(Set task)
Please copy the material below word for word, from its first line through the line containing "8.99 metres", both included, and nothing past that line.

===== Source records =====

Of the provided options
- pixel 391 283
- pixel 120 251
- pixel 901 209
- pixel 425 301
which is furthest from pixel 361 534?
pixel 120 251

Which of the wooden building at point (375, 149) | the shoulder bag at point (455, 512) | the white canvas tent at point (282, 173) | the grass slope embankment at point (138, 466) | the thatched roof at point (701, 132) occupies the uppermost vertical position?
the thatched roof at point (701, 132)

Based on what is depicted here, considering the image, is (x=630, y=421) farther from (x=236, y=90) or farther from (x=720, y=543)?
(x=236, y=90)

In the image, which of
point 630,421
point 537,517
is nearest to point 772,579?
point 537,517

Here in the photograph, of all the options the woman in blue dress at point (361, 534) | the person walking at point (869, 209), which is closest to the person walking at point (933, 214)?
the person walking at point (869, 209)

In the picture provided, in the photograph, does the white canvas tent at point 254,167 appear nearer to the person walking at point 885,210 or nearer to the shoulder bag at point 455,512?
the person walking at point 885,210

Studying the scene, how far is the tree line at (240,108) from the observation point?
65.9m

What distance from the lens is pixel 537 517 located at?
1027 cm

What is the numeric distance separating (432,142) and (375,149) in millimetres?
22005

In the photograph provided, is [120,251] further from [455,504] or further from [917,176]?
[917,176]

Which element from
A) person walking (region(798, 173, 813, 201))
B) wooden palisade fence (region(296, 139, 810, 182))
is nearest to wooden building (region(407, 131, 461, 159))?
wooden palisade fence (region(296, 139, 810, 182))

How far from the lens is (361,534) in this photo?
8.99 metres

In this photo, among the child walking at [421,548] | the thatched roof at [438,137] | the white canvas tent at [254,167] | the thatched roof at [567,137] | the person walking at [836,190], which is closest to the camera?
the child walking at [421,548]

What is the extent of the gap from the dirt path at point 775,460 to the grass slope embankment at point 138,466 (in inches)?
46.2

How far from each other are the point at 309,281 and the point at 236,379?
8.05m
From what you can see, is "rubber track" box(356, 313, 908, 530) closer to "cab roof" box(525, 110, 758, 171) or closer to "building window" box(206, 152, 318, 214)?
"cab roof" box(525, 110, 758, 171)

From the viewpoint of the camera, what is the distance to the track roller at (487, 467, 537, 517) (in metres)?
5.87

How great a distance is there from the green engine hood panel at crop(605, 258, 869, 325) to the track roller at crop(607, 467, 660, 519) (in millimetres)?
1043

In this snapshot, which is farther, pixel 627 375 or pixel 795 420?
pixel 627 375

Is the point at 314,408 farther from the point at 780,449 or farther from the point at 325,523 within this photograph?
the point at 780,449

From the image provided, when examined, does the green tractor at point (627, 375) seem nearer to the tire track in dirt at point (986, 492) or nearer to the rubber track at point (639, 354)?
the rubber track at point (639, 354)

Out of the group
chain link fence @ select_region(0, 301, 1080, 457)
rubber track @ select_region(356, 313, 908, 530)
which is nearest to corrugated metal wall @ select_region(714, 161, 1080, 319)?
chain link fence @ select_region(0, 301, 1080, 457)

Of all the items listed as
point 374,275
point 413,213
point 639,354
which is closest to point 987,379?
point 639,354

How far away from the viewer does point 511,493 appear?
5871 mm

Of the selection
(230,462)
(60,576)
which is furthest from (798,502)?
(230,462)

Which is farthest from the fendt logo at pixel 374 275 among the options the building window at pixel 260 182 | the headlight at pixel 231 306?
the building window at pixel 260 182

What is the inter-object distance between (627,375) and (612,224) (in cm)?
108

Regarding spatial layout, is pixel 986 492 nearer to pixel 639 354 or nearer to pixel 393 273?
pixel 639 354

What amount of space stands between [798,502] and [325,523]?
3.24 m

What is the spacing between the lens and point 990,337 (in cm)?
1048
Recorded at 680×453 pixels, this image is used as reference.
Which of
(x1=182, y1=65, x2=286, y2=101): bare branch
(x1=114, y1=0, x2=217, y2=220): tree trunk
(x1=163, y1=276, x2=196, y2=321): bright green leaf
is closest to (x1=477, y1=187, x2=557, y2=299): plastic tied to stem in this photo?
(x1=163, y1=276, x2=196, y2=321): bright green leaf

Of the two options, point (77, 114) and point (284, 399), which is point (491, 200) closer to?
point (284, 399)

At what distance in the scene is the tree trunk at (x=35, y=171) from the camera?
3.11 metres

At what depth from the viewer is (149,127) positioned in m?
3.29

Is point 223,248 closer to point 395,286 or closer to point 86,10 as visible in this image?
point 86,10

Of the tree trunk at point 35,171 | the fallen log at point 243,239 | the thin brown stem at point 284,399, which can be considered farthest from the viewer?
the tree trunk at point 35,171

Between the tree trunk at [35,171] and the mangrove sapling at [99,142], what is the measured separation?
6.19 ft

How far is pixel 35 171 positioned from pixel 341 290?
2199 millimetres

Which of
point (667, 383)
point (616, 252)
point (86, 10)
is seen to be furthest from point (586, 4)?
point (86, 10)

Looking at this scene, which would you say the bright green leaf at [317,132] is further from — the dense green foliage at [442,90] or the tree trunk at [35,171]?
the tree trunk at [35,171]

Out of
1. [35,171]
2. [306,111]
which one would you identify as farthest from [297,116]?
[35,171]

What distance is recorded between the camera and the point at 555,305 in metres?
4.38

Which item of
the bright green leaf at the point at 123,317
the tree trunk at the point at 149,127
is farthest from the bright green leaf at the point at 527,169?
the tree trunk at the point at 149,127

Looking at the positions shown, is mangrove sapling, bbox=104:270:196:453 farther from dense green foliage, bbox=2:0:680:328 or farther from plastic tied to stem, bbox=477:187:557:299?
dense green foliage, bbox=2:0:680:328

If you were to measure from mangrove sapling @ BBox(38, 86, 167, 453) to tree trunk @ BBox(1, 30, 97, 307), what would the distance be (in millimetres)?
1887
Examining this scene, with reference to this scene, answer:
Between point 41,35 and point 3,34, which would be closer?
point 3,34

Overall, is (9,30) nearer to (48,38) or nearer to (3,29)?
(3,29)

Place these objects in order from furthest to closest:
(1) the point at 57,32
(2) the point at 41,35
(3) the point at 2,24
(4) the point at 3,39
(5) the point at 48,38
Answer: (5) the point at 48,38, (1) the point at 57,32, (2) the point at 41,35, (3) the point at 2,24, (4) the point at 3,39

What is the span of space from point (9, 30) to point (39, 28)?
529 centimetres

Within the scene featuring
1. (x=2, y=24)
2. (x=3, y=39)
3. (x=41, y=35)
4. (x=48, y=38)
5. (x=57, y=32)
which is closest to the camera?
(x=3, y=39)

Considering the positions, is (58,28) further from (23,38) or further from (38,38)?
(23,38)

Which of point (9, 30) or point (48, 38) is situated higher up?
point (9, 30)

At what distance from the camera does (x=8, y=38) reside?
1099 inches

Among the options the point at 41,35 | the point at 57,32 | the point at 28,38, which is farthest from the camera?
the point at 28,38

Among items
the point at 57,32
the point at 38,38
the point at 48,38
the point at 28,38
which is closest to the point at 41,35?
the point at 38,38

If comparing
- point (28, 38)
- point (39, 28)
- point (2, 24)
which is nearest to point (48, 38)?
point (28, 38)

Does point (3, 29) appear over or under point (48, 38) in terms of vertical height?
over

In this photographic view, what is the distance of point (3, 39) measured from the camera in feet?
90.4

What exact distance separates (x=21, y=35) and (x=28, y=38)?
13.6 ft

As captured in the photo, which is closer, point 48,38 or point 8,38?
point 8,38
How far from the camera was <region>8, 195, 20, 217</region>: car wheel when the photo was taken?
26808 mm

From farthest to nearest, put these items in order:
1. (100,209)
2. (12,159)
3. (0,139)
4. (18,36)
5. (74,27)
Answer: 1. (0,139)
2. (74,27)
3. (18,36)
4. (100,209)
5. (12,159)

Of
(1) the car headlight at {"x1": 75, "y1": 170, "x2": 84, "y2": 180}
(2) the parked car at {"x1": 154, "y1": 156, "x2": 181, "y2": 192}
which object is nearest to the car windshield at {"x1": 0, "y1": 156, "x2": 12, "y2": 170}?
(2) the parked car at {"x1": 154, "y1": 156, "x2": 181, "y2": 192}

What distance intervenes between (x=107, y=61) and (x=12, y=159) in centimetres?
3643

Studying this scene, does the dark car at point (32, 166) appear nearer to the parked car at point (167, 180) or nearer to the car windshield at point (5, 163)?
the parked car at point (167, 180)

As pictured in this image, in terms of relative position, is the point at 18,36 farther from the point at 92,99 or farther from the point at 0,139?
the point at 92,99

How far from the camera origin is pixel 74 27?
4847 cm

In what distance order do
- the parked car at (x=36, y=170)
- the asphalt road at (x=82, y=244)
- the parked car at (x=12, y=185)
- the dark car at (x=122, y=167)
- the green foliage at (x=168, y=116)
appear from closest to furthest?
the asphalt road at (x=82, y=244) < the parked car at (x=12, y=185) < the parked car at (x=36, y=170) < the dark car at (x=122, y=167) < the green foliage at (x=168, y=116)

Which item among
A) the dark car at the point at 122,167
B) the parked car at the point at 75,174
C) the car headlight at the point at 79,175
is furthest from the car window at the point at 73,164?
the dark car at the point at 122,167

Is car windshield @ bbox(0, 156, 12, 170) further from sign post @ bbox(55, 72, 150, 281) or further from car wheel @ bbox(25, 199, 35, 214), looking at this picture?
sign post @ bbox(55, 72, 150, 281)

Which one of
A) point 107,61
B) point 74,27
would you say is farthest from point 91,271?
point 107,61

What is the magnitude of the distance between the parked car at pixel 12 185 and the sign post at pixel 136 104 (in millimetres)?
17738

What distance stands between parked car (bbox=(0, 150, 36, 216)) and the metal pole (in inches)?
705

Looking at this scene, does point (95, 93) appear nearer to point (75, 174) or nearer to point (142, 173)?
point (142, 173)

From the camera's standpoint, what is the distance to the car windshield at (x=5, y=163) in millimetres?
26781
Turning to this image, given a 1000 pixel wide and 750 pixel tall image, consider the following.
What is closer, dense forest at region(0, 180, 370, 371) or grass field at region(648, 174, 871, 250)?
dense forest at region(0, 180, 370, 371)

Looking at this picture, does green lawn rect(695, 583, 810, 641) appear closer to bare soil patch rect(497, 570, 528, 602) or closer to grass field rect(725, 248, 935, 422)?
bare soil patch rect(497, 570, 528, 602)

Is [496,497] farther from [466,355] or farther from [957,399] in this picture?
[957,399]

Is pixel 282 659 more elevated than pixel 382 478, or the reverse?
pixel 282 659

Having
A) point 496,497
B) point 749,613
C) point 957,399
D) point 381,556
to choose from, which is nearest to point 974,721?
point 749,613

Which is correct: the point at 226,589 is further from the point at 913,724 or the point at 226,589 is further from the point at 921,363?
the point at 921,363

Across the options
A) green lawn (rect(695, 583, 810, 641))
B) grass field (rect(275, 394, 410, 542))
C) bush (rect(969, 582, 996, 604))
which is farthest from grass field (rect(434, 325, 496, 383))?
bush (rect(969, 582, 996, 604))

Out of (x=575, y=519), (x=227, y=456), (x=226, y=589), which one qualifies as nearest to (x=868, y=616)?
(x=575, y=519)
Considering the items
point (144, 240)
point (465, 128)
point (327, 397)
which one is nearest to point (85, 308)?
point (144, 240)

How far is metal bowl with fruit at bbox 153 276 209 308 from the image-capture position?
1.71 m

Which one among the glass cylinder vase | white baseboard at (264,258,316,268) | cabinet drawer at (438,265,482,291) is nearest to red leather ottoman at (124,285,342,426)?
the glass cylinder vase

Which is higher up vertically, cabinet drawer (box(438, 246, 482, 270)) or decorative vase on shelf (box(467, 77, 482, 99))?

=====

(Exercise solution)
Of the provided options
- pixel 391 283
- pixel 120 251
- pixel 901 209
- pixel 425 301
which is furthest from pixel 361 534?
pixel 120 251

Which of the wooden building at point (375, 149) | the shoulder bag at point (455, 512) | the white canvas tent at point (282, 173) | the grass slope embankment at point (138, 466) | the thatched roof at point (701, 132) occupies the uppermost vertical position?
the thatched roof at point (701, 132)

Based on what is depicted here, considering the image, is (x=630, y=421) farther from (x=236, y=90) or farther from (x=720, y=543)?
(x=236, y=90)

In the image, which of
point 630,421
point 537,517
is nearest to point 772,579?
point 537,517

Here in the photograph, of all the options the woman in blue dress at point (361, 534) | the person walking at point (869, 209), which is closest to the person walking at point (933, 214)?
the person walking at point (869, 209)

In the picture provided, in the photograph, does the white canvas tent at point 254,167 appear nearer to the person walking at point 885,210 or nearer to the shoulder bag at point 455,512?
the person walking at point 885,210

Studying the scene, how far is the tree line at (240,108) from the observation point?
65.9m

What distance from the lens is pixel 537 517 located at?
1027 cm

What is the numeric distance separating (432,142) and (375,149) in millimetres?
22005

In the photograph provided, is [120,251] further from [455,504] or further from [917,176]?
[917,176]

Which element from
A) person walking (region(798, 173, 813, 201))
B) wooden palisade fence (region(296, 139, 810, 182))
is nearest to wooden building (region(407, 131, 461, 159))?
wooden palisade fence (region(296, 139, 810, 182))

How far from the lens is (361,534) in this photo?
8.99 metres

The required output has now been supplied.